First-Order Logic with Isomorphism

[Dimitris Tsementzis]

Hi all,

I have just posted (https://arxiv.org/abs/1603.03092) a major update of a paper extending Makkai’s FOLDS to a system which has natural semantics in the Univalent Foundations, 

I now call the system in the paper “First-Order Logic with Isomorphism” (FOLiso). FOLiso takes the point of view that a signature for a theory in UF should be a collection of dependently-typed data with specified (possibly infinite) h-level and with some of the data (possibly) dependent on the identity types or transports of previously-defined data.

To formalize this idea the signatures of FOLiso are defined as inverse categories with extra structure in the form of a number for each object corresponding to its h-level and three specified types of objects: “isomorphism sorts”, “reflexivity predicates” and “transport structure”. The signatures of FOLiso can then be used to express theories that involve conditions on identity types (e.g. univalent categories) or even conditions on transported terms (e.g. split type categories) etc.
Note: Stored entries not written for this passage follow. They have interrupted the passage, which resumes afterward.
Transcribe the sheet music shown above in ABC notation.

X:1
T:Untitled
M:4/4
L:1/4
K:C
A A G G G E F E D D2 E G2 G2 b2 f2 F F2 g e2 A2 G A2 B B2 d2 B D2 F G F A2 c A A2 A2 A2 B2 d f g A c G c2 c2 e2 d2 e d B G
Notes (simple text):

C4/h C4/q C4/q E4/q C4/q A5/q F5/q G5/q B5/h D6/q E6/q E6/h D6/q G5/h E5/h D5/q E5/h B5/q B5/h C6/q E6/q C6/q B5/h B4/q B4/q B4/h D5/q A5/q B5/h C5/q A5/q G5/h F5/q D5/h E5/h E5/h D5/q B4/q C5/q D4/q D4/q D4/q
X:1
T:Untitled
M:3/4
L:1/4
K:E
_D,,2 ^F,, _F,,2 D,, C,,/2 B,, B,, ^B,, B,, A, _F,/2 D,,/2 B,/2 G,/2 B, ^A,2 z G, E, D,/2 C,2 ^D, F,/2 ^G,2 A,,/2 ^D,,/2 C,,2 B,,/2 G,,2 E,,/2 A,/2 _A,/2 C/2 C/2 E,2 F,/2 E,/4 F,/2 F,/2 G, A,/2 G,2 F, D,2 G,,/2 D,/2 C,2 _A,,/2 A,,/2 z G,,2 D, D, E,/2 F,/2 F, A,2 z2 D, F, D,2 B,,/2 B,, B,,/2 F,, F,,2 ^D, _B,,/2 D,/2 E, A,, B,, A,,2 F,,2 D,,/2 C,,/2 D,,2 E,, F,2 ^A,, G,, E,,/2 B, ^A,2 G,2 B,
On top of this syntax I define a deductive system Diso that handles propositions defined over FOLiso-singatures. Diso is basically a sequent calculus for first-order logic together with (i) axioms expressing that there are always trivial isomorphisms such that transporting along them is the identity and (ii) a “first-order J-rule” for isomorphism sorts. 

The semantics of FOLiso are defined through a direct interpretation of the syntax of FOLiso into the syntax of HoTT understood as MLTT+Pi,Sigma,Id,1,0,+,a univalent U and propositional truncation, with “isomorphism sorts” interpreted as identity types and “transport structure” interpreted as (a relational version of) transport. Soundness of Diso with respect to these semantics is then proven. 

Although I give FOLiso a specific semantics in the paper, FOLiso is meant to be “elementary” in the sense that it can be defined independently of any univalent type theory and so can be expected to have a semantics in any formal system for the Univalent Foundations or in the categorical semantics of any such formal system. I believe it is important to have such an “elementary” system independent of any specific formal system for UF as it allows one to state general facts and come up with general constraints for UF-specific theories (e.g. univalent categories) that one can expect to be able to translate to any formal system for UF. 

In other words, FOLiso is a proposed “core logic” for UF. One can then use it to e.g. define a “logic enriched homotopy type theory” or one can internalize it (e.g. in two-level type theory) etc.

Best,

Dimitris